## Written request
Restate the full set of records exactly, word for word.

--- Records for processing ---

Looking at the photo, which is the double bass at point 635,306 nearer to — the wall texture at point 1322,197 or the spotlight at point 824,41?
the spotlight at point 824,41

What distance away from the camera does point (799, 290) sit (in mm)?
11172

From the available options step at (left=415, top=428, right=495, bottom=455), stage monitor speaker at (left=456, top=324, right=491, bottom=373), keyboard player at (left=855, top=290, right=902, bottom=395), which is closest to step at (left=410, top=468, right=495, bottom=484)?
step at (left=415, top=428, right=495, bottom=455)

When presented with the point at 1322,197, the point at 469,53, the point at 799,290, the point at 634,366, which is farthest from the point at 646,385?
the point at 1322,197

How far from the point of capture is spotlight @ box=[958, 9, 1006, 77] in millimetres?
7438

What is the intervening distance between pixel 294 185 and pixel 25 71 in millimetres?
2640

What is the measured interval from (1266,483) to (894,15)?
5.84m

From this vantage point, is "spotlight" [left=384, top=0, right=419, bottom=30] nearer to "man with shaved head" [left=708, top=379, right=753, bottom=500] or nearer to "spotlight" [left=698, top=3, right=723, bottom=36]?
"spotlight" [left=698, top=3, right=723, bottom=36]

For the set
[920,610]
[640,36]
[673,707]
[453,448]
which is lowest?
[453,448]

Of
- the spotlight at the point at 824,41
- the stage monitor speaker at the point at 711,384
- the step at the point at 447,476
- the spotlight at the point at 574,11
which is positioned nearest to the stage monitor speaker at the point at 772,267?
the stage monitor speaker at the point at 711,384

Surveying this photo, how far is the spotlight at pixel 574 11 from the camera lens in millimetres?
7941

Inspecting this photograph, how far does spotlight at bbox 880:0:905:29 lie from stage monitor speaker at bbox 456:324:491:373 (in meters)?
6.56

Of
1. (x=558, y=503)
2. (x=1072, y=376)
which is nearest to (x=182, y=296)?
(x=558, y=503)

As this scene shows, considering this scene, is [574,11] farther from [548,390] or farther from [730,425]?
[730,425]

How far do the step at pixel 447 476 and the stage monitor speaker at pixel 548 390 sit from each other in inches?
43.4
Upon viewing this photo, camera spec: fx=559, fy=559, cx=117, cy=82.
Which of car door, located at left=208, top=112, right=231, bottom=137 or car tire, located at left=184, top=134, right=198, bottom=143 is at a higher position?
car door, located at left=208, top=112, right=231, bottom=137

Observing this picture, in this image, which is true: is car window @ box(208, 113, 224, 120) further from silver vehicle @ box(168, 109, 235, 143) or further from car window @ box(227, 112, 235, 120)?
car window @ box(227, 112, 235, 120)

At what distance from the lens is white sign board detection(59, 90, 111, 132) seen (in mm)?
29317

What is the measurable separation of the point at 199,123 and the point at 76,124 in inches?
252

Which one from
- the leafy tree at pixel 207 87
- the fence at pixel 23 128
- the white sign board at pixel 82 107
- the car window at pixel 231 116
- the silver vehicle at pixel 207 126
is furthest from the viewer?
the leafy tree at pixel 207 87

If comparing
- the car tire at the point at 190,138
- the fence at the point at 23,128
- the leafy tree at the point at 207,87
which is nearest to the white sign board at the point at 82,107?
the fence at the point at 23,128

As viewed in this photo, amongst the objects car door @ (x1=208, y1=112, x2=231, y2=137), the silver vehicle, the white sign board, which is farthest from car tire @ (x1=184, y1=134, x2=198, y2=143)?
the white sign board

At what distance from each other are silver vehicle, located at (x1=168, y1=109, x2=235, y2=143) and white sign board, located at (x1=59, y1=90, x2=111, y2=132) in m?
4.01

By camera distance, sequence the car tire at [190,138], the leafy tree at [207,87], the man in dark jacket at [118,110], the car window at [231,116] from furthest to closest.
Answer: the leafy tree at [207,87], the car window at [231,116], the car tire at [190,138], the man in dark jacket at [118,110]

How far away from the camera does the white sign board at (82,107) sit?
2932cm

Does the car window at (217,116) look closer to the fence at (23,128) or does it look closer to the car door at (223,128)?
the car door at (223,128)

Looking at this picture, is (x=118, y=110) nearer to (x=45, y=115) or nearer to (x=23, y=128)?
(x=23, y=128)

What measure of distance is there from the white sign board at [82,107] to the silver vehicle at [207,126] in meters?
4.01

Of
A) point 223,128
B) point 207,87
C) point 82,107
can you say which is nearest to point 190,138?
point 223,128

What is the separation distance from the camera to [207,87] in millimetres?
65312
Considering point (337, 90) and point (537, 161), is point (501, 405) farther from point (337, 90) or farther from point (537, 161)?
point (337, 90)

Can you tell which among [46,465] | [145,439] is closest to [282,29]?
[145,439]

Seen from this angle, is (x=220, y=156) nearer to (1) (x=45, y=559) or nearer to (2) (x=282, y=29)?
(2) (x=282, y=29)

---

## Answer below
Looking at the photo, which is the double bass at point 635,306 nearer to — the wall texture at point 1322,197 or the spotlight at point 824,41?
the spotlight at point 824,41

What distance away from the camera does point (799, 290) sit (in mm)?
11172

From the available options step at (left=415, top=428, right=495, bottom=455), stage monitor speaker at (left=456, top=324, right=491, bottom=373), keyboard player at (left=855, top=290, right=902, bottom=395), which is closest to step at (left=410, top=468, right=495, bottom=484)?
step at (left=415, top=428, right=495, bottom=455)

When presented with the point at 1322,197, the point at 469,53, the point at 799,290, the point at 634,366, which is farthest from the point at 646,385?
the point at 1322,197

How far from the point of capture is spotlight @ box=[958, 9, 1006, 77] in millimetres?
7438

What is the intervening distance between pixel 294 185 and pixel 25 71 in millimetres?
2640

What is the measured interval from (1266,483) to (894,15)?
5.84m

From this vantage point, is "spotlight" [left=384, top=0, right=419, bottom=30] nearer to "man with shaved head" [left=708, top=379, right=753, bottom=500] or nearer to "spotlight" [left=698, top=3, right=723, bottom=36]?
"spotlight" [left=698, top=3, right=723, bottom=36]

For the set
[920,610]
[640,36]
[673,707]
[453,448]
which is lowest?
[453,448]

Of
- the spotlight at the point at 824,41
- the stage monitor speaker at the point at 711,384
- the step at the point at 447,476
- the spotlight at the point at 574,11
which is positioned nearest to the stage monitor speaker at the point at 772,267?
the stage monitor speaker at the point at 711,384

Surveying this photo, how far is the spotlight at pixel 574 11 from the camera lens in millimetres?
7941

Inspecting this photograph, how far does spotlight at bbox 880:0:905:29 lie from stage monitor speaker at bbox 456:324:491:373 (in meters)?
6.56

Of
1. (x=558, y=503)
2. (x=1072, y=376)
which is nearest to (x=182, y=296)?
(x=558, y=503)

As this scene shows, considering this scene, is [574,11] farther from [548,390] or farther from [730,425]?
[730,425]

How far do the step at pixel 447 476 and the stage monitor speaker at pixel 548 390 sit from each other in inches?
43.4
Upon viewing this photo, camera spec: fx=559, fy=559, cx=117, cy=82.
Which of car door, located at left=208, top=112, right=231, bottom=137 or car tire, located at left=184, top=134, right=198, bottom=143 is at a higher position?
car door, located at left=208, top=112, right=231, bottom=137

Observing this picture, in this image, which is true: is car window @ box(208, 113, 224, 120) further from silver vehicle @ box(168, 109, 235, 143) or further from car window @ box(227, 112, 235, 120)?
car window @ box(227, 112, 235, 120)

At what distance from the lens is white sign board detection(59, 90, 111, 132) seen (in mm)?
29317

What is the measurable separation of the point at 199,123 and the point at 76,124 in inches?
252

Which one from
- the leafy tree at pixel 207 87
- the fence at pixel 23 128
- the white sign board at pixel 82 107
- the car window at pixel 231 116
- the silver vehicle at pixel 207 126
is furthest from the viewer?
the leafy tree at pixel 207 87

If comparing
- the car tire at the point at 190,138
- the fence at the point at 23,128
- the leafy tree at the point at 207,87
which is nearest to the white sign board at the point at 82,107?
the fence at the point at 23,128

As viewed in this photo, amongst the objects car door @ (x1=208, y1=112, x2=231, y2=137), the silver vehicle, the white sign board, which is farthest from car tire @ (x1=184, y1=134, x2=198, y2=143)?
the white sign board

At what distance from each other are silver vehicle, located at (x1=168, y1=109, x2=235, y2=143) and white sign board, located at (x1=59, y1=90, x2=111, y2=132) in m?
4.01

By camera distance, sequence the car tire at [190,138], the leafy tree at [207,87], the man in dark jacket at [118,110], the car window at [231,116] from furthest to closest.
Answer: the leafy tree at [207,87], the car window at [231,116], the car tire at [190,138], the man in dark jacket at [118,110]

How far away from the camera does the white sign board at (82,107) sit?
2932cm

Does the car window at (217,116) look closer to the fence at (23,128) or does it look closer to the car door at (223,128)?
the car door at (223,128)

Looking at this picture, is (x=118, y=110) nearer to (x=45, y=115) or nearer to (x=23, y=128)?
(x=23, y=128)

What measure of distance is there from the white sign board at [82,107] to the silver vehicle at [207,126] in meters?
4.01

Of
A) point 223,128
B) point 207,87
C) point 82,107
can you say which is nearest to point 190,138?
point 223,128

What is the separation distance from the camera to [207,87] in millimetres?
65312
Considering point (337, 90) and point (537, 161), is point (501, 405) farther from point (337, 90) or farther from point (537, 161)?
point (337, 90)

Can you tell which among [46,465] | [145,439] is closest to [282,29]?
[145,439]

Seen from this angle, is (x=220, y=156) nearer to (1) (x=45, y=559) or nearer to (2) (x=282, y=29)?
(2) (x=282, y=29)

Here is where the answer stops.